* [Data to process]

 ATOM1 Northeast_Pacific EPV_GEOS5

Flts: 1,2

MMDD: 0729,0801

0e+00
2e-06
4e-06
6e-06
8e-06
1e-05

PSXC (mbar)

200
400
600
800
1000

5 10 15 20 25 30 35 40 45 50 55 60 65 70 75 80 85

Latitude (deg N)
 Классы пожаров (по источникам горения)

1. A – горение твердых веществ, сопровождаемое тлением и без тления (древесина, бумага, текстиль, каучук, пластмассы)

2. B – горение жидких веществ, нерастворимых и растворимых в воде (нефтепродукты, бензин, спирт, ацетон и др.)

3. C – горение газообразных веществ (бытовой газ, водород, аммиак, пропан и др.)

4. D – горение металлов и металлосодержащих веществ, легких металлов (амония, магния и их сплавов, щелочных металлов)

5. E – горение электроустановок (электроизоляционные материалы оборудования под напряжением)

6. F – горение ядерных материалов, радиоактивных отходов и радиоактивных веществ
...
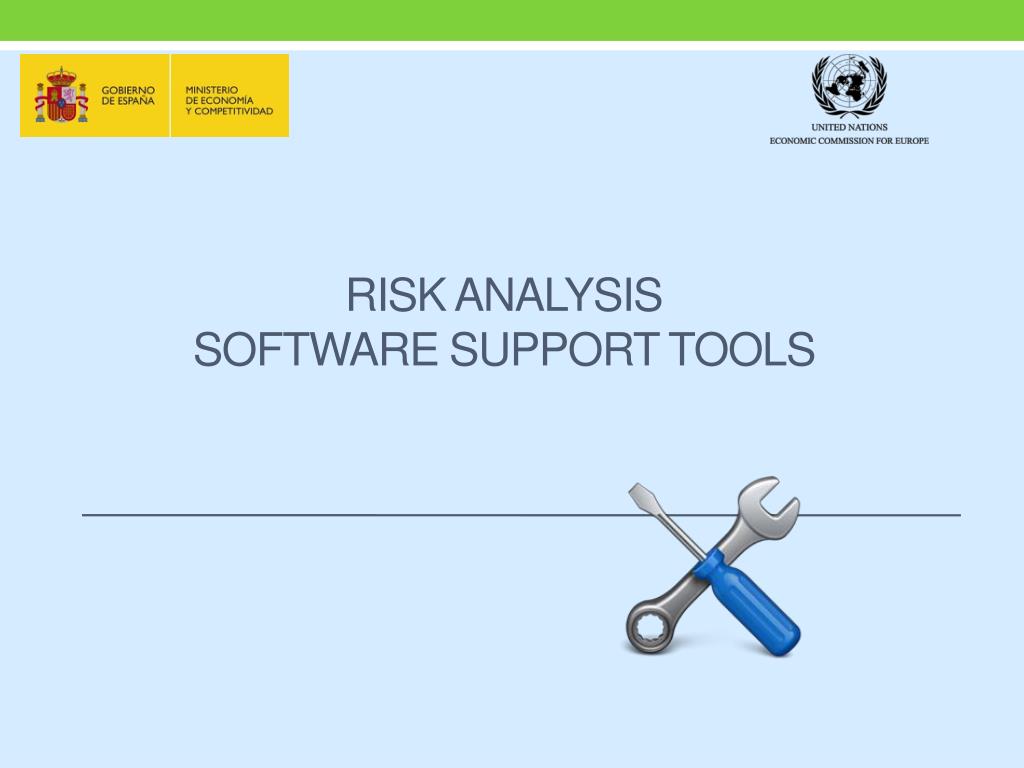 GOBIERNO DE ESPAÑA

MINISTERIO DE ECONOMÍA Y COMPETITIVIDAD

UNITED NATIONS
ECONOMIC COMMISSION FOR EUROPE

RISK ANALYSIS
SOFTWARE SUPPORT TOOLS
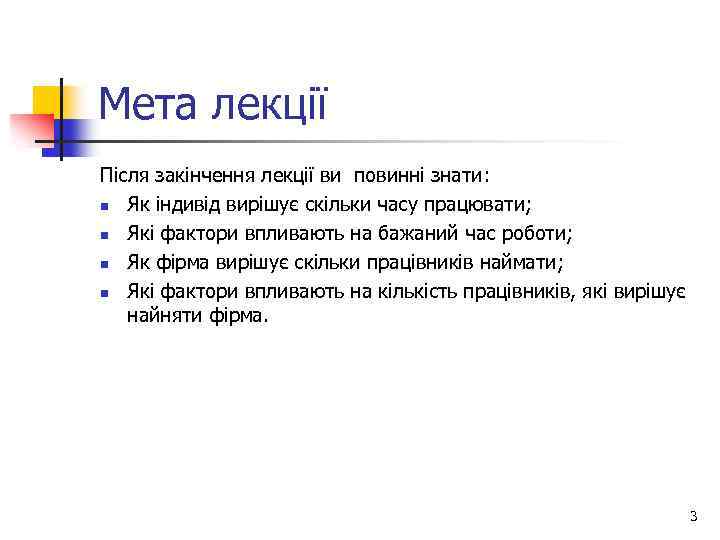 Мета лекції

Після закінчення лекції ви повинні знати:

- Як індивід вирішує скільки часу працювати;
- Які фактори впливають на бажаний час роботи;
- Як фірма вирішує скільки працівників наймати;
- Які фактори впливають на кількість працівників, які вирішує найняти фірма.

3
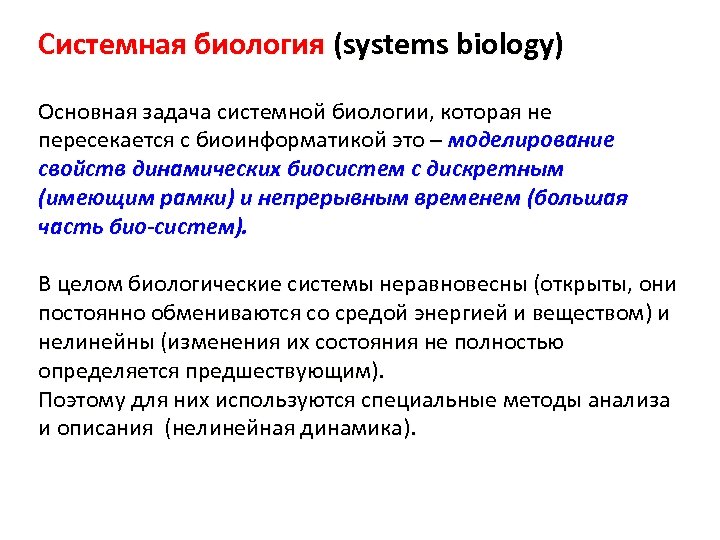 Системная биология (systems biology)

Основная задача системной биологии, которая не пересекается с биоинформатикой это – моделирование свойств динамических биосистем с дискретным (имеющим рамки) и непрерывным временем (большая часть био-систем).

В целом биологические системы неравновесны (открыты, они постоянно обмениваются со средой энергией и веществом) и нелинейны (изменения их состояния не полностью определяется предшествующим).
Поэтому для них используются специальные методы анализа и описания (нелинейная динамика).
--
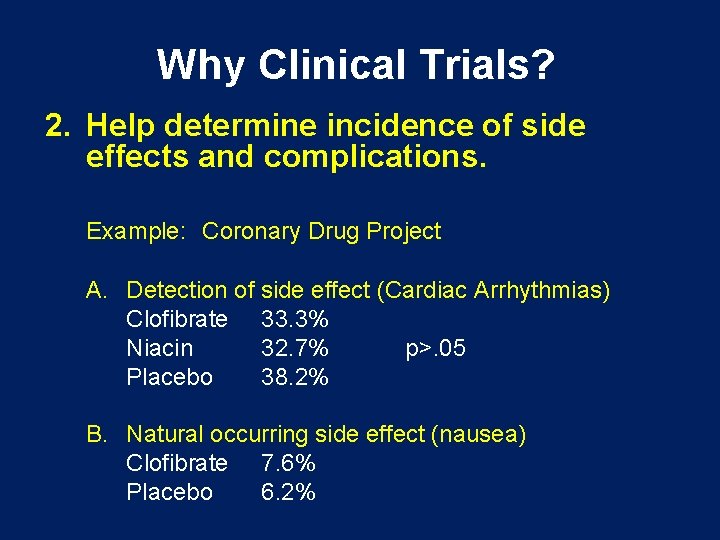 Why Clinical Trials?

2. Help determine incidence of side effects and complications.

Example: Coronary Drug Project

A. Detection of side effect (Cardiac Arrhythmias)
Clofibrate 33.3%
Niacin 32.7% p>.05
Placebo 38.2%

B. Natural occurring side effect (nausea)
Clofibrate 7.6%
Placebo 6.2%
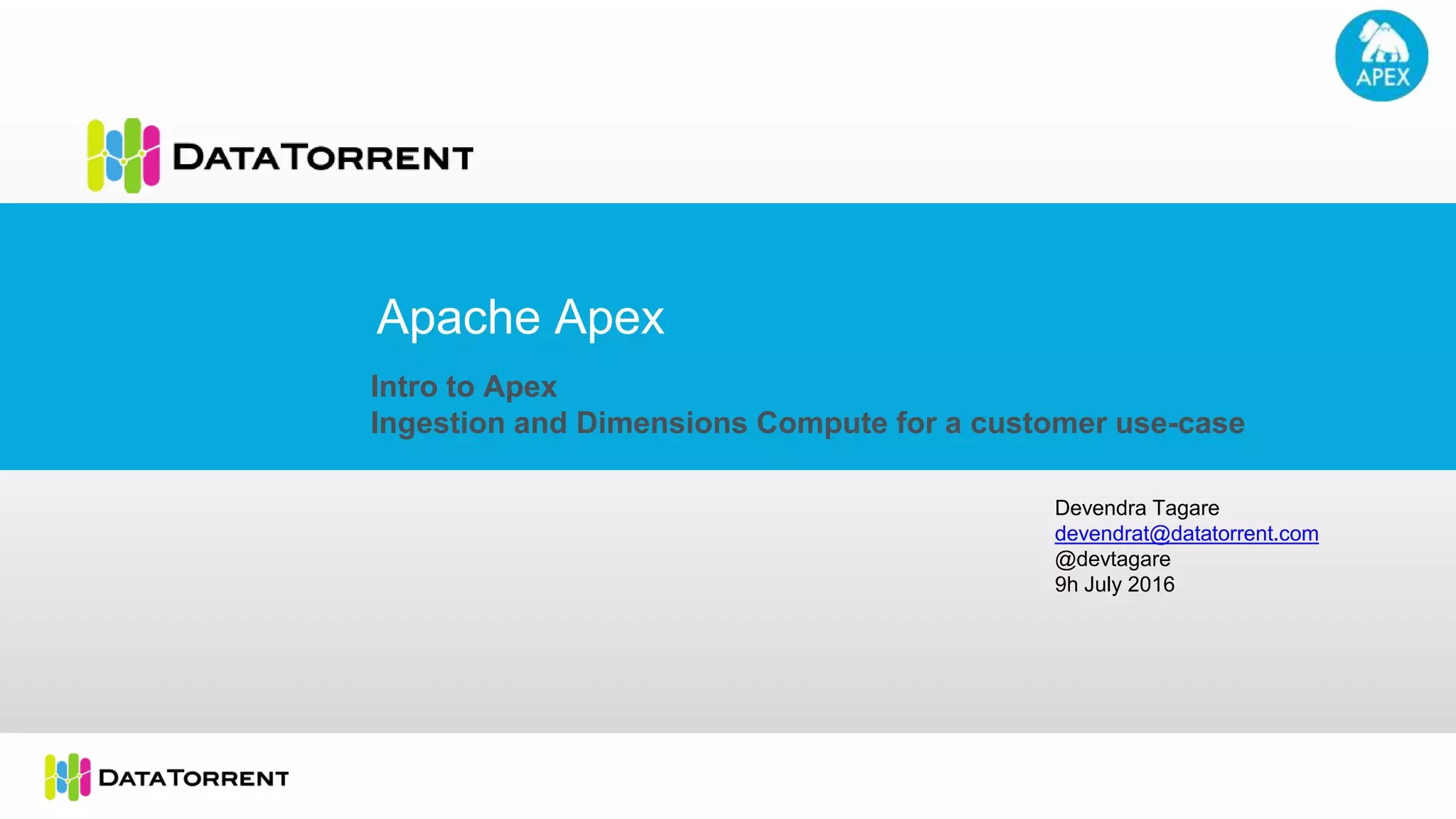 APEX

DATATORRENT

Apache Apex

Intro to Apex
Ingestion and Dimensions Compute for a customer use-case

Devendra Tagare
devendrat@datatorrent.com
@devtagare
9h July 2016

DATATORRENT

* [Exercise instructions] Please write out, exactly as they appear above, only the lines in the stretch from the line with "MMDD: 0729,0801" through the line with "6. F – горение".

* [Worked solution]
MMDD: 0729,0801

0e+00
2e-06
4e-06
6e-06
8e-06
1e-05

PSXC (mbar)

200
400
600
800
1000

5 10 15 20 25 30 35 40 45 50 55 60 65 70 75 80 85

Latitude (deg N)
 Классы пожаров (по источникам горения)

1. A – горение твердых веществ, сопровождаемое тлением и без тления (древесина, бумага, текстиль, каучук, пластмассы)

2. B – горение жидких веществ, нерастворимых и растворимых в воде (нефтепродукты, бензин, спирт, ацетон и др.)

3. C – горение газообразных веществ (бытовой газ, водород, аммиак, пропан и др.)

4. D – горение металлов и металлосодержащих веществ, легких металлов (амония, магния и их сплавов, щелочных металлов)

5. E – горение электроустановок (электроизоляционные материалы оборудования под напряжением)

6. F – горение ядерных материалов, радиоактивных отходов и радиоактивных веществ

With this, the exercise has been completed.